About noon, his visitor of the night approached him. As she advanced, the lightness of her step, and the buoyant elasticity of every motion of her frame, proclaimed the beauty which he had already anticipated. In a few moments, a lovely girl, in the very birth and freshness of womanhood, stood before him. She was young and beautiful as the morning stars when they sang together at the birth of creation. Her breath seemed impregnated with spicy perfume wafted on gentlest airs from the shores of Arabia the Happy. It invested her in an atmosphere of its own.
Her eyes were dark—of the deepest hue, but brilliant as gems, and soft as the soul of which they were eloquent interpreters. Her hair was raised in a cone on the top of her head, and confined by a long silver pin, giving increased altitude to her majestic figure, and exposing the whole of her finely-arched forehead to the rapturous gaze of the Mogul.
“I would not have escaped this captivity for worlds!” he cried,as she stood beside him in the plenitude of her almost unearthly beauty.
“Stranger,” she replied, “have you the courage to bear me from the house of bondage, if I free you from your chains?”
“Try me; and if I fail to realise your wishes, cast me back again to my prison, and gall my limbs with the fetters from which I should no longer deserve to be free.”
She bent over him, and released his hands from the manacles that confined them, and he stood before her disencumbered of his bonds.
“Listen,” cried the beautiful girl, “while I unfold to you the miserable position in which I stand.

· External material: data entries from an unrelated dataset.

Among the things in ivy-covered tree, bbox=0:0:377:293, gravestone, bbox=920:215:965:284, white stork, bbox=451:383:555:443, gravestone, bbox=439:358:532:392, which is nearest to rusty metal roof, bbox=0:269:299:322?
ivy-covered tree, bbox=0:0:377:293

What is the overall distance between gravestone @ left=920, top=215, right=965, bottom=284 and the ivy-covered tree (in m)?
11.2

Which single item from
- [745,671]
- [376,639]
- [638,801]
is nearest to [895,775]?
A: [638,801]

My grandmother has given me as a concubine to the fakeer who this morning underwent the penance which you witnessed. On his return from the battle he will claim me. I need scarcely tell you that I entertain towards him a disgust so intrinsical and unconquerable, that I am determined to die by my own hands rather than become the instrument of that man’s pleasures. Upon you my hopes are fixed to release me from this horrible alternative. To-night, when the fakeers shall be hushed in sleep after their debauch, in which they are sure to indulge, we may fly from these detested walls. Meanwhile, you must resume your chains. You will now have the power of casting them off when you please. At midnight I will again visit you, prepared to fly with you from the most odious persecution to that freedom which I shall rely upon your honour for securing to me.”

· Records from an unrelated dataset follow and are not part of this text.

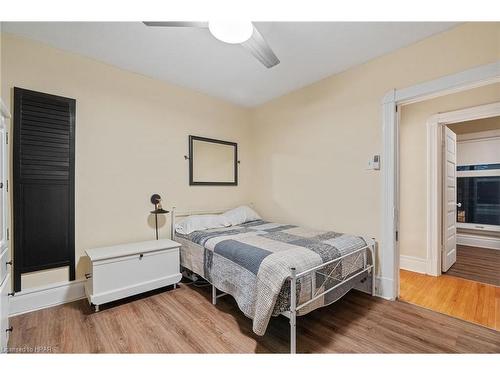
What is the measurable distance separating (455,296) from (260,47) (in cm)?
309

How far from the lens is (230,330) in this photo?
1.83 meters

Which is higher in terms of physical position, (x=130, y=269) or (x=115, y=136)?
(x=115, y=136)

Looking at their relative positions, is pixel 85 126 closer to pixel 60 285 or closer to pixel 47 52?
pixel 47 52

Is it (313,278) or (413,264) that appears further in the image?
(413,264)

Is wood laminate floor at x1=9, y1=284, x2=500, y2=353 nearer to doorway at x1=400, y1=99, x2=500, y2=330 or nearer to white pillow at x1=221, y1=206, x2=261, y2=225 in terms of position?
doorway at x1=400, y1=99, x2=500, y2=330

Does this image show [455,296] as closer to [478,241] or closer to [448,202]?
[448,202]

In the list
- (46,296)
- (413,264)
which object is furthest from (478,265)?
(46,296)

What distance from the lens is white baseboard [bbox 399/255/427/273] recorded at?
10.0 ft

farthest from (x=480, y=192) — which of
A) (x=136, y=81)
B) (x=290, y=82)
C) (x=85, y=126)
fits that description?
(x=85, y=126)

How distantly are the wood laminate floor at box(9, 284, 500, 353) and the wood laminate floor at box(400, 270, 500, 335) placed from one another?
18 centimetres

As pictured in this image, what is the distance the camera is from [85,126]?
2414 mm

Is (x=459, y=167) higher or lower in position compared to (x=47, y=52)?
lower

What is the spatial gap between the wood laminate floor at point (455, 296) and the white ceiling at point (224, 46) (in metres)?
2.54

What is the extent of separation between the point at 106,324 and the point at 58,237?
1.01 m
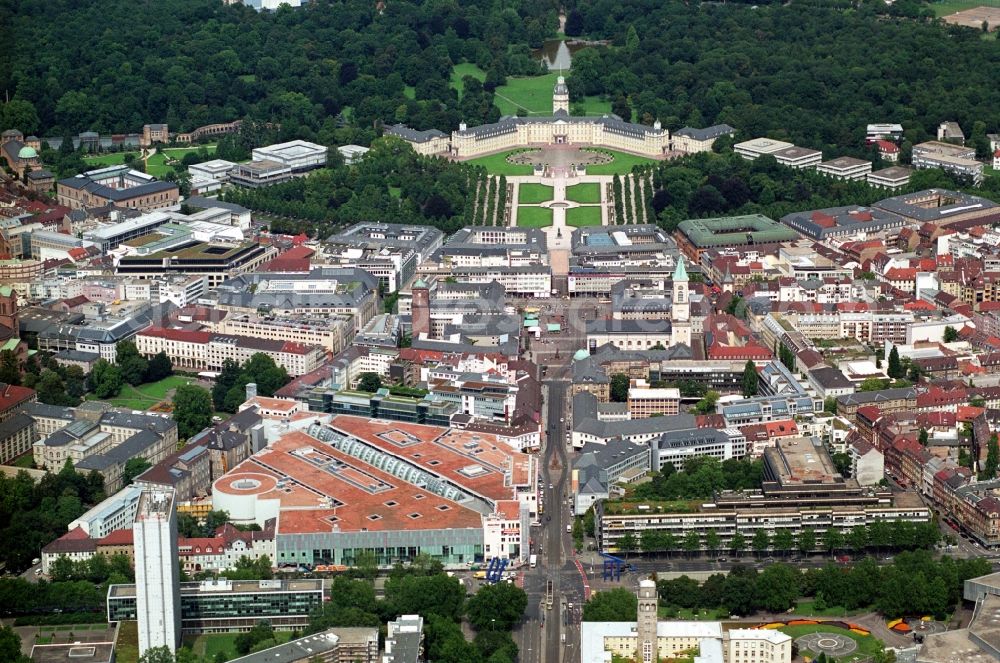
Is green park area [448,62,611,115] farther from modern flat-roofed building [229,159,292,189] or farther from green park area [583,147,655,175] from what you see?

The sound of footsteps induced her to depart; and Bistamia entered, followed by several fakeers, who announced another defeat of the imperial troops by the naked army of an old woman.
“’Tis well,” she cried; “to-morrow I shall place myself at the head of my brave followers for a final victory, and the imperial sceptre shall shortly be swayed by a wiser head than ever surmounted the shoulders of an Emperor.”
In the course of that evening, the abode of Bistamia was filled with her victorious enthusiasts, who encouraged her absurd pretensions to the Mogul throne.